======== EXCERPT TO READ ========

What It's Like For a Gamer Girl

Afrodyte said:
1. Why is it that male gamers are often so condescending? If I ask a question, why does it seem like they think I am completely ignorant? Whether they know the answer or don't even understand the question, why is it that I often get the answer I'd say was reserved for (to put it politely) the lowest common denominator?

I know in my group, a certain knowledge of the rules is expected, and if anyone were to ask a question, they most likely would be treated as if they were completely ignorant--and the answer framed for the lowest common denominator.

It's mostly just in an effort to get the question answered. There's really too little game time to waste much trying to ascertain the "proper" way to answer a question so as not to make a person feel persecuted.

You ask a question. You get an answer. It doesn't get more simple than that.

Complaining about it would get on my nerves, and I don't think that's gender-based

2. Why is it that when I'm cranky or touchy, I'm suddenly thrust into the position of being a representative of all female gamers instead of just having that kind of day? Or, if they see me always losing patience with them, they never seem to question themselves or reflect on why I get irksome. A very exaggerated example. (snipped example)

Classic.

When someoine is "cranky or touchy" around me, they don't get Kid-Glove treatment in an effort to make their gaming experience more enjoyable. They get told to smarten the F*** up, or take it home...this would include the guys who are hassling you incidentally.

But Hassling each other is how guys interact.

You've chosen to game with a group of guys.

Adapt.

======== DATA SEGMENT ========

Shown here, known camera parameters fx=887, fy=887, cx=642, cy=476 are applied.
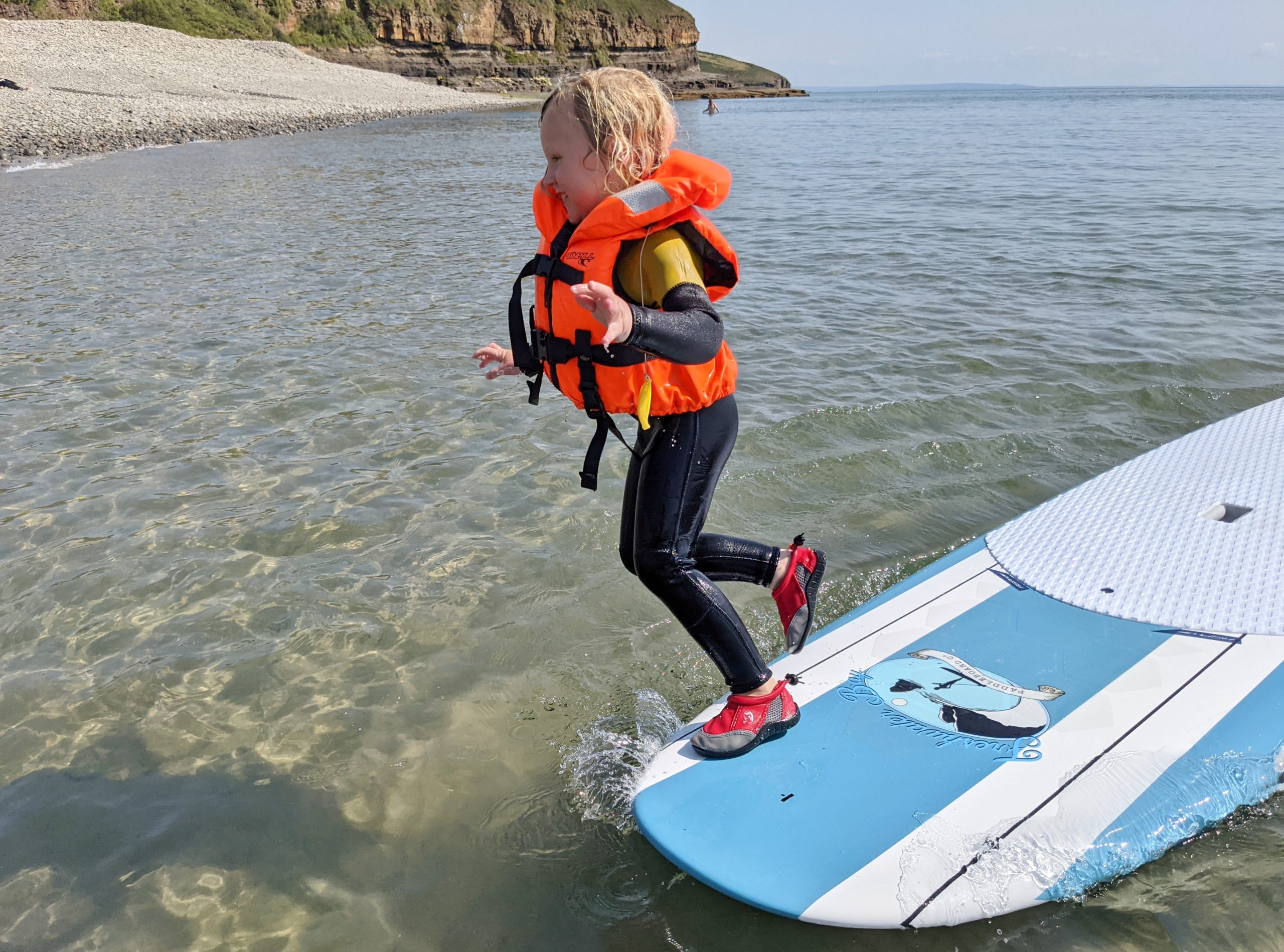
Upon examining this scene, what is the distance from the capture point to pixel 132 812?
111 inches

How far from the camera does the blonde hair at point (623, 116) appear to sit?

========

• _WORK INSTRUCTIONS_:
A – Translate this sentence from the gamer girl forum post into Spanish: "You've chosen to game with a group of guys."
B – Carry on the gamer girl forum post from the point where it stops.
The data has no connection to the forum post about being a gamer girl.

• _FINAL ANSWERS_:
A – Has elegido jugar con un grupo de chicos.

B –
Constantly being on them to adapt to your needs is likely a reason I would "always see you losing patience with me" and "never question myself on why (I am) irksome"

If I was playing with a group of women and my behaviour was objectionable to them I wouldn't expect them to start behaving like my guy friends. I would go with the majority or leave.

This a group game, group dynamics rule the day. Don't be so hard on them for being guys. This generation (mine) has been trained that women are no different than men. You may well be being treated like they treat each other.

If so, congrats. The revolution my mother's generation set in motion has succeeded:)

Again, my game time is far to limited for it to be used to coddle people who can't keep their Crankiness or Touchiness under control..gender doesn't enter into it.

3. How come guys often state their opinions as facts, and their requests as demands? Now, I would concur that this is probably less a male-female interaction thing than varying definitions of what it means to be tactful. However, when I'm communicating, guys often mistake my saying, "I feel that..." for "It is an indisputable fact that..." What's worse, I often feel like they expect me to be more conscientious regarding their feelings than they are of mine.

Well, like I said above, they are interacting with each other the way guys interact with each other. If you want a round table "My feelings ..." type discussion about every facet of your emotional state, I'd say look elsewhere than a largely male group of D&D players.

It's like looking for water in the desert: It's there, but it's amid an awful lot of sand.

Why is it that so many guys think that saying, "Please don't do (whatever it was I did to upset them) again" is completely reasonable, but my saying, "Listen, John, when you do/say XYZ, it makes me think you believe I'm (insert unflattering adjective here)" is me being hypersensitive?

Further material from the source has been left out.